Hice un poco de zapping, porque estaba más que claro que a ninguno nos importaba cómo estaba celebrando el resto del mundo la entrada del nuevo año. Ella soltó una risita.

-No te molestes -me dijo, y se apoyó contra mi-. Cuéntame, ¿cómo llevas el libro?

Debió de notar mi incomodidad al oír esa pregunta, le cambió un poco la expresión. Aun así contesté como si nada, como siempre.

-Va avanzando, se me está haciendo complicado por alguna razón que no logro entender, pero supongo que es una de las cosas bonitas que tiene lo que hago, el continuo reto de seguir adelante aunque a veces no tengas ni pajolera idea de cómo hacerlo.

-Me encanta de ti que siempre miras el lado positivo de todo, incluso de lo que a priori son problemas.

-Bueno, yo no llamaría problema exactamente a lo que me pasa últimamente cuando intento ponerme a escribir -torcí el cuello de forma extraña para mirarla a los ojos. Siempre que los miraba desde tan cerca era como estar al borde de un acantilado frente al mar, sintiendo la energía de las olas al romper y el traicionero vaivén del viento, saboreando la adrenalina-. Tan sólo es la oportunidad perfecta para ponerme a buscar la inspiración, o dicho en una sola palabra: vivir.

Sonrió y me besó.

-Siempre haces que todo tenga un aire tan metafísico…, como si fuera un sueño. Al cabo de un tiempo experimentando la sensación de estas conversaciones tan filosóficas contigo se convierte en un problema -fruncí el ceño al oír esto-. Es como el azúcar -trató de explicarse, si tomas demasiado luego siempre quieres más, se te hace algo como…, necesario.
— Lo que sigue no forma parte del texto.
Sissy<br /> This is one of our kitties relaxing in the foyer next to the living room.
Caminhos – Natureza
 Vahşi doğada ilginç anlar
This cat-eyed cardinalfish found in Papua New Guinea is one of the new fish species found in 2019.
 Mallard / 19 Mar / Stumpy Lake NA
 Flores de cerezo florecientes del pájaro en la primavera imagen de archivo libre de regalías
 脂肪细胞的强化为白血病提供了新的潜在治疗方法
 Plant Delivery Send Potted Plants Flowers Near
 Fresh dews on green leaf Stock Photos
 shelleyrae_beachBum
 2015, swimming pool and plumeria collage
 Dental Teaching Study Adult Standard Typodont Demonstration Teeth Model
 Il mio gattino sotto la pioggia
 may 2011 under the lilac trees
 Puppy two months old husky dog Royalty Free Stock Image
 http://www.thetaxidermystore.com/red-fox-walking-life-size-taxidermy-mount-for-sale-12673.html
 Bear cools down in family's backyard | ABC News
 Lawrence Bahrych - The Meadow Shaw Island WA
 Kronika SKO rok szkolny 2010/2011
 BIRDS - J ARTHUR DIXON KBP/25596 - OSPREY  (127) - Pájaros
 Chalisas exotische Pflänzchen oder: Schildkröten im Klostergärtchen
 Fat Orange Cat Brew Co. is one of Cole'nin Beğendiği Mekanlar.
-Vaya, ahora has hecho que me ponga rojo -cómicamente, como si hubiera subido la temperatura de repente, me dí aire con la mano izquierda, cuyo brazo no estaba ocupado envolviendo los hombros de ella, al contrario que el diestro-. O eso o quieres derretir todo este azúcar y hacer caramelo con él.

-Oh, es que es lo que me propongo hacer…

Y el azúcar se derritió, derramándose por su cuello, su nuca, su clavícula, por cada una de sus curvas hasta llegar a sus pies, cubriendo de caramelo el sofá…, la mesa…, las escaleras…, la puerta de mi dormitorio…, y finalmente mi cama, en la que quedaríamos pegados por su acción adhesiva hasta el día siguiente.




La luz de la mañana entraba ya en la habitación, atenuada por las cortinas corridas cuando abrí los ojos. Me giré y quedé mirando al techo. Los aromas eran distintos a los de una mañana cualquiera. Mi aroma personal parecía estar teniendo problemas en encontrar el camino desde mi anterior vivienda a la actual, pero además del olor de la nueva casa, al que aún no me había acostumbrado del todo, había otros olores que resultaban lejanamente familiares. Una fragancia especial que no había disfrutado desde hacía tres meses; vainilla con un ligero toque de coco, feromonas desprendidas por su piel y cabello, el olor de la fricción de piel con piel, todo ello junto, mezclado y envolviéndome como si fueran sabanas extra, casi como las que nos envolvían en realidad en ese momento.
Notaba la calidez de su respiración en el lado derecho de mi cuello. Inspiré hondo y me permití disfrutar del momento unos segundos antes de incorporarme lenta y sigilosamente.
Ella estaba profundamente dormida aún, así que la tapé lo mejor que pude sin despertarla y salí de la habitación de puntillas.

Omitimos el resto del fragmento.